ECSAS 2023 – Turin 26-29 July

Combining archaeology, ethnography, and modelling to understand the historical depth of millet exploitation in the Indus Valley

Presenters

Lancelotti Carla - Universitat Pompeu Fabra - ICREA, Humanities, Barcelona, Spain
Madella Marco - Universitat Pompeu Fabra - ICREA, Humanities, Barcelona, Spain

Panel

07 – Towards Collaborative Research on Cereal Cultures in South Asia

Abstract

 Recent archaeological and paleoenvironmental data have made increasingly clearer that the Indus Valley Civilisation (South Asia, 3rd millennium BCE) occupied a vast geographical area characterised by different ecological niches. According to the most recent archaeobotanical research, millets seem to have been key crops at the roots of the Indus Valley Civilisation. This paper presents a novel combination of archaeological ethnographical and modelling data to help us reconstruct the historical depth of millet exploitation in the Indus Valley.

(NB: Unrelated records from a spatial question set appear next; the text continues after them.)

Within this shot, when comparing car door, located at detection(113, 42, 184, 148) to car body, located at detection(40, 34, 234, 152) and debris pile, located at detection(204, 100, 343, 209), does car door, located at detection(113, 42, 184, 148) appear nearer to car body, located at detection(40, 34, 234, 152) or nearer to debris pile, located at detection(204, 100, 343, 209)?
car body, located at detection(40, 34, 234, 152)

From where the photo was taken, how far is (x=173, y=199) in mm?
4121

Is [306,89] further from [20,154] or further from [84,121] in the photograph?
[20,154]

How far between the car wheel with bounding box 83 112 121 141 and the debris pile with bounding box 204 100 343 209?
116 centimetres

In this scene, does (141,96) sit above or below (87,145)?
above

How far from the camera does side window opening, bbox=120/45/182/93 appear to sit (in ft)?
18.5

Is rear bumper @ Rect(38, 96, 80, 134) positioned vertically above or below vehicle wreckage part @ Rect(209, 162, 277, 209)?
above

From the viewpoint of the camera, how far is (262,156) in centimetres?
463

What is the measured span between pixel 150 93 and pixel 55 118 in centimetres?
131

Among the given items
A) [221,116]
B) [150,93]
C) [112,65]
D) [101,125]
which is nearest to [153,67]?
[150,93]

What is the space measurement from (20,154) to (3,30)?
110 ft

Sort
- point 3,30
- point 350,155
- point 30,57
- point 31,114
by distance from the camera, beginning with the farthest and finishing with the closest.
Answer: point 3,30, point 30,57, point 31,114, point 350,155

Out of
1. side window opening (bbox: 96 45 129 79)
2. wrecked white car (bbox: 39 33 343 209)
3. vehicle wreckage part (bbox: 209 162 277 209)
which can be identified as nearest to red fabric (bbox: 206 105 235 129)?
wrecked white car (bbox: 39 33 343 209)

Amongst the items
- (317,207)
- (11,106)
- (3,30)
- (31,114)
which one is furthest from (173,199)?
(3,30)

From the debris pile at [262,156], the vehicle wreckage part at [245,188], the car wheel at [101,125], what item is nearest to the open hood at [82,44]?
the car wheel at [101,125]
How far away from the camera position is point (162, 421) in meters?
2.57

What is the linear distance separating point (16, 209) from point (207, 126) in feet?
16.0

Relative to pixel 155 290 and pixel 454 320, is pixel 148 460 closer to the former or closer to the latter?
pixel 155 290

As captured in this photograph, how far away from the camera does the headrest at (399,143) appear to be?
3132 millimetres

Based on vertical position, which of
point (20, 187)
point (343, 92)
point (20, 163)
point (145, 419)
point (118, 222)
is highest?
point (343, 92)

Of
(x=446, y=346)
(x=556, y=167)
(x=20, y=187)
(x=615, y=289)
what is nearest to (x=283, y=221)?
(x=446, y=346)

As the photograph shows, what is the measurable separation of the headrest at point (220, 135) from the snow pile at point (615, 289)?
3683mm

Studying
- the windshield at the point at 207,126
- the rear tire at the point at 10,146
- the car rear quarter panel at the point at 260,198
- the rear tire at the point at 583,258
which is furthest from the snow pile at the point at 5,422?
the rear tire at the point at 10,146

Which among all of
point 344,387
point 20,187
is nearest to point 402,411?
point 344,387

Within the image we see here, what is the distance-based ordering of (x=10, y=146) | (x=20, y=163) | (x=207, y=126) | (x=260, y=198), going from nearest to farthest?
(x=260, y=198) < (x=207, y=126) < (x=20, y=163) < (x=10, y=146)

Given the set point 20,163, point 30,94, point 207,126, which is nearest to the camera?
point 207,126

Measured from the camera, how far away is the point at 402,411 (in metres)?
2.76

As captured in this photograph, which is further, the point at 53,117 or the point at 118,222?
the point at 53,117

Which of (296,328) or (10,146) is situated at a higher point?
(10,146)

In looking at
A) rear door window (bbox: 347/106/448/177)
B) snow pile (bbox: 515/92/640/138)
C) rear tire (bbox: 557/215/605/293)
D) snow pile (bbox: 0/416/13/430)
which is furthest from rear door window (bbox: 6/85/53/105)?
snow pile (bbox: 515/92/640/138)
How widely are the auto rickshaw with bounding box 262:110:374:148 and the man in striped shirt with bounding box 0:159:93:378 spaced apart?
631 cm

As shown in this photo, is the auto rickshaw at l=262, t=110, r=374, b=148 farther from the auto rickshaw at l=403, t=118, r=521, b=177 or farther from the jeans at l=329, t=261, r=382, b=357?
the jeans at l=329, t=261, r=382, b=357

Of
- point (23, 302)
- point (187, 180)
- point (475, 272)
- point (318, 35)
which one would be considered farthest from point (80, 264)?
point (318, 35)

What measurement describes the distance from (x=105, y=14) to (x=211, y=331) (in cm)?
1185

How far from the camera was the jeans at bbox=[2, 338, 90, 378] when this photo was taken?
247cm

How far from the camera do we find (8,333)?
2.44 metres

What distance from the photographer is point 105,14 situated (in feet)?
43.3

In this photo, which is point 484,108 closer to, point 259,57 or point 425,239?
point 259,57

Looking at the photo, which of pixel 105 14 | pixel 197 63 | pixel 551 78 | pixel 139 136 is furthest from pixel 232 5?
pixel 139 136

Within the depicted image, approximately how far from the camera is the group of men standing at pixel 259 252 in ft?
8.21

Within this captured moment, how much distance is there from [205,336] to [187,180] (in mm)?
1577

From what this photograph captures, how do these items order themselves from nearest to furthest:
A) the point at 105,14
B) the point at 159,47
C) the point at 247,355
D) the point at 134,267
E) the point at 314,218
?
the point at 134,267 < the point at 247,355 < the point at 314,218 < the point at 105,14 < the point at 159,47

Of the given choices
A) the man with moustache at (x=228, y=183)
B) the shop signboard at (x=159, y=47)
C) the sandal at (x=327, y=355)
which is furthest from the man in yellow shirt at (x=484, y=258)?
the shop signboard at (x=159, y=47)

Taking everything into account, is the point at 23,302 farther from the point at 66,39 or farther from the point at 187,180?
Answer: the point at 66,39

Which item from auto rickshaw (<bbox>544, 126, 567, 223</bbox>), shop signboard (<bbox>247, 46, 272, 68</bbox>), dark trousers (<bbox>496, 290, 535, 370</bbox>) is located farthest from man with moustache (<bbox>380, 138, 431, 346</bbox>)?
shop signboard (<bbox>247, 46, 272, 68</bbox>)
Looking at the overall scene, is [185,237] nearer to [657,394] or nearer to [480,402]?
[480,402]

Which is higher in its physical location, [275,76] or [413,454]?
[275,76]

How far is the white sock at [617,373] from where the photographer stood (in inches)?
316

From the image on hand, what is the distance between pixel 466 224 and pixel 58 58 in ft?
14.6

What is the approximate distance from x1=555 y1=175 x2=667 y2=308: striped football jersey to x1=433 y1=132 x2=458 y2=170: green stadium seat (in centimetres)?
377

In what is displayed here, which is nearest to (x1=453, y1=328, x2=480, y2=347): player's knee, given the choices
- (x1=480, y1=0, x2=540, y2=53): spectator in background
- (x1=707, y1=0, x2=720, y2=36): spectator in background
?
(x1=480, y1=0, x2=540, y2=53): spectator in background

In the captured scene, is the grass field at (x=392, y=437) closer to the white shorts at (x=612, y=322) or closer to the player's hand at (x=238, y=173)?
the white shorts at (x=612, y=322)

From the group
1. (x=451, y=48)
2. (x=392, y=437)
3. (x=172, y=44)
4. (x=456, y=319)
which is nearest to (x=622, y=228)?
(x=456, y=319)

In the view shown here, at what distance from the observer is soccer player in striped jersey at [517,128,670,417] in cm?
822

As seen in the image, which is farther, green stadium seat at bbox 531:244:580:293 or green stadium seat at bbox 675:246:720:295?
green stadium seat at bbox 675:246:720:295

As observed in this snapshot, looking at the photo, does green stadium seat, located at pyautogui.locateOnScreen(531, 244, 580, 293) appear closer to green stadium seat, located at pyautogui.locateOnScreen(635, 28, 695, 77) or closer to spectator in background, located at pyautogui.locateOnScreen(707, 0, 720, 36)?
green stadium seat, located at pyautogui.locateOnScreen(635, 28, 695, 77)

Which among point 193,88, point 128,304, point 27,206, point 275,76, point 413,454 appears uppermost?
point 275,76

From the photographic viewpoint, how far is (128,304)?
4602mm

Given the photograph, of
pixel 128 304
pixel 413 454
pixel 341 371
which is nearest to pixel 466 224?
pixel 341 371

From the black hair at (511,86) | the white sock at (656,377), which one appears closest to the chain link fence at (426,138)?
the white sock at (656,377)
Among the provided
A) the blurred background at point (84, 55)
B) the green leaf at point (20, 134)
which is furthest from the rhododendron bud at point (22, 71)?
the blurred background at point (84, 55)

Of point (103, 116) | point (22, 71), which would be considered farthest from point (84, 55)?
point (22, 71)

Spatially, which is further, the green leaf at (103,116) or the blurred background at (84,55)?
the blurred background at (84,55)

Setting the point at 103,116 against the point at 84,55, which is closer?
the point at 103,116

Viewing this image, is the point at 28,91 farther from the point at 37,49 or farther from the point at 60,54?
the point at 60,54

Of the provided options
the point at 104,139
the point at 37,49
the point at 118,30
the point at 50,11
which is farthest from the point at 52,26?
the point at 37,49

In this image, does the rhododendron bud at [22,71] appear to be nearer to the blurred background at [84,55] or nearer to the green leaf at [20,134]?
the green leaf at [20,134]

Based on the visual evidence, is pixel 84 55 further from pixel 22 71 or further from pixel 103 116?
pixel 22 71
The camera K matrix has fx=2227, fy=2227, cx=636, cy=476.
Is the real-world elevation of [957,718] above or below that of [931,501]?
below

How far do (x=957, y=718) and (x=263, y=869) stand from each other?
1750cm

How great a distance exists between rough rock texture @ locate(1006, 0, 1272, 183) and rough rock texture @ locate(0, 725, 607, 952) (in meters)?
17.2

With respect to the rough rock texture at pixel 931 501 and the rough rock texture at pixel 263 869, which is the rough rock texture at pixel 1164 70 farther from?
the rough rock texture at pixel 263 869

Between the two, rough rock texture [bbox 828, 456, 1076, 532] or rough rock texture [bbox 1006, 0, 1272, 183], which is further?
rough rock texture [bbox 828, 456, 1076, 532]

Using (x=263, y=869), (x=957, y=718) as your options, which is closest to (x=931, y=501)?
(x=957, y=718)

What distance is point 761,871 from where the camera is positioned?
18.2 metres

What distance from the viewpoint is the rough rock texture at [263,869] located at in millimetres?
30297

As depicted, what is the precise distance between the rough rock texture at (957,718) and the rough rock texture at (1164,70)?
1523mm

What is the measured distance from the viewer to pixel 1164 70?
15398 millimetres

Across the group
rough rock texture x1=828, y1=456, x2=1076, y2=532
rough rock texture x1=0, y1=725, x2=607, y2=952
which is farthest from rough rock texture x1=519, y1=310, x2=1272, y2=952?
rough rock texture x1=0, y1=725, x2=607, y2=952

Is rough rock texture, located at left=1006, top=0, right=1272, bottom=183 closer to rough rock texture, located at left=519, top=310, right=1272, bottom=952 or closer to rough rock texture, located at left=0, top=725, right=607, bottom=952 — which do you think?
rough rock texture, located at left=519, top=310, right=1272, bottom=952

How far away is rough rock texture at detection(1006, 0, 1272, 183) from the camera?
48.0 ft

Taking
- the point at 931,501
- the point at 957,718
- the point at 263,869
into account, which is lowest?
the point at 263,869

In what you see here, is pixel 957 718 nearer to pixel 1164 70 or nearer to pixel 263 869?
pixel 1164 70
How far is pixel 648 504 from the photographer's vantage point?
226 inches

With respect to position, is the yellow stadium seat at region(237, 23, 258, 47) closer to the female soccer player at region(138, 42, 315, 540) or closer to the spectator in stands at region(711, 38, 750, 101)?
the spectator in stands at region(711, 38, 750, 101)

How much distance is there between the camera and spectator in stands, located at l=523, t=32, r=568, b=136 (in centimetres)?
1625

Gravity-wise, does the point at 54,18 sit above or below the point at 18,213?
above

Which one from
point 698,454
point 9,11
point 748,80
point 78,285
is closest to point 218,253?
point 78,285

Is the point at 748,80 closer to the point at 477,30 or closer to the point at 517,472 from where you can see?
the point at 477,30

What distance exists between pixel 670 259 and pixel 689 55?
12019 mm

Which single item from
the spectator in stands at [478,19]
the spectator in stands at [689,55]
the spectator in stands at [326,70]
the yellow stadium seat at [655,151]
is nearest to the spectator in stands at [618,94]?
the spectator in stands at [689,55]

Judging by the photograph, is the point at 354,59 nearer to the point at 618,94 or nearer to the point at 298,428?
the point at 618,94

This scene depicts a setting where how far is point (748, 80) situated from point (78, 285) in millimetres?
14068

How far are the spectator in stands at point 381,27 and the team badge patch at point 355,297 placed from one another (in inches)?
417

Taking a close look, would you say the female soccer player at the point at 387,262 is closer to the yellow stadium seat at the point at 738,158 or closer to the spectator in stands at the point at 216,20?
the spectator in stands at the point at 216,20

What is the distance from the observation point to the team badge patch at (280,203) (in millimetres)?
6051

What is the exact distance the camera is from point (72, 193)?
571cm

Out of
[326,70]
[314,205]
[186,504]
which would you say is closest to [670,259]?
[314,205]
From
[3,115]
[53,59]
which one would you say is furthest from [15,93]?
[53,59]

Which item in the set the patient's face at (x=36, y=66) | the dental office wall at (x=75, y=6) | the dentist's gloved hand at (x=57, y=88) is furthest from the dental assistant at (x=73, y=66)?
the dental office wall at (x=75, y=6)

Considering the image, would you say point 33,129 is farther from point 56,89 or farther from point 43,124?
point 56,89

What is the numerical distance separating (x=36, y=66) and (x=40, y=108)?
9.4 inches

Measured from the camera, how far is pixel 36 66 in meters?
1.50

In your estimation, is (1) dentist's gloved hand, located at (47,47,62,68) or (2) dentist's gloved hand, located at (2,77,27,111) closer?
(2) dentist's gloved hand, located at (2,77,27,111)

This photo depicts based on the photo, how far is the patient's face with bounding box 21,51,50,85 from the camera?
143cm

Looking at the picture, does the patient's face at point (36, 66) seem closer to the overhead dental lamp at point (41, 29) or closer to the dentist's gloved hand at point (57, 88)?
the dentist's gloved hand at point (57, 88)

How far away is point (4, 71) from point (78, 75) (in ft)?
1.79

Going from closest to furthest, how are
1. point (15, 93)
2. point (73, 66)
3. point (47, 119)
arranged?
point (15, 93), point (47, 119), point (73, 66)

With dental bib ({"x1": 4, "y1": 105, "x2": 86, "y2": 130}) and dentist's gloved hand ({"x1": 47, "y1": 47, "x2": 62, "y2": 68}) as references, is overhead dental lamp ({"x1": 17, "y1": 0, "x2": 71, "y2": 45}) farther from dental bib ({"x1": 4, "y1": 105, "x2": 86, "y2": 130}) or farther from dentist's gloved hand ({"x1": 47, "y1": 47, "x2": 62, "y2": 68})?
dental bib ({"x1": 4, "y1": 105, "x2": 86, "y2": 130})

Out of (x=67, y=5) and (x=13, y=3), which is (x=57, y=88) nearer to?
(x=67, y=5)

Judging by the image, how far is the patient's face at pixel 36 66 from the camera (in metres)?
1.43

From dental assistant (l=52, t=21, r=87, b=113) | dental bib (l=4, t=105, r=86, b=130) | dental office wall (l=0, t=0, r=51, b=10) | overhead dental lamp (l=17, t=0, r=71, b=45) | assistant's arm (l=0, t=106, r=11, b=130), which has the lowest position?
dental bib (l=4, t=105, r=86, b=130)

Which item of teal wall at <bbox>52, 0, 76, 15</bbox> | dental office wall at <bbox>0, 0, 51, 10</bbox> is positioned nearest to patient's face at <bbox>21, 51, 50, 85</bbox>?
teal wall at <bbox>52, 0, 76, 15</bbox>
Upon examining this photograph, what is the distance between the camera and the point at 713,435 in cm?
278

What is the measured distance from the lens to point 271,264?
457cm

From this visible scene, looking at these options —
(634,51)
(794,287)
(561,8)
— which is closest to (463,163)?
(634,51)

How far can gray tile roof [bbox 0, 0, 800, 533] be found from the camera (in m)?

The modelling approach taken in this work combines Indigenous Local Knowledge (ILK) and Academic Ecological Knowledge (AEK) to understand potential distribution and strategies of millets cultivation in the past and specifically for the plains of the Indus River. This is then assessed against novel archaeobotanical data from newly excavated sites and legacy data. Such an approach provides a better understanding of the historical dynamics of millet crops in one of the first urban civilisation of the Old World.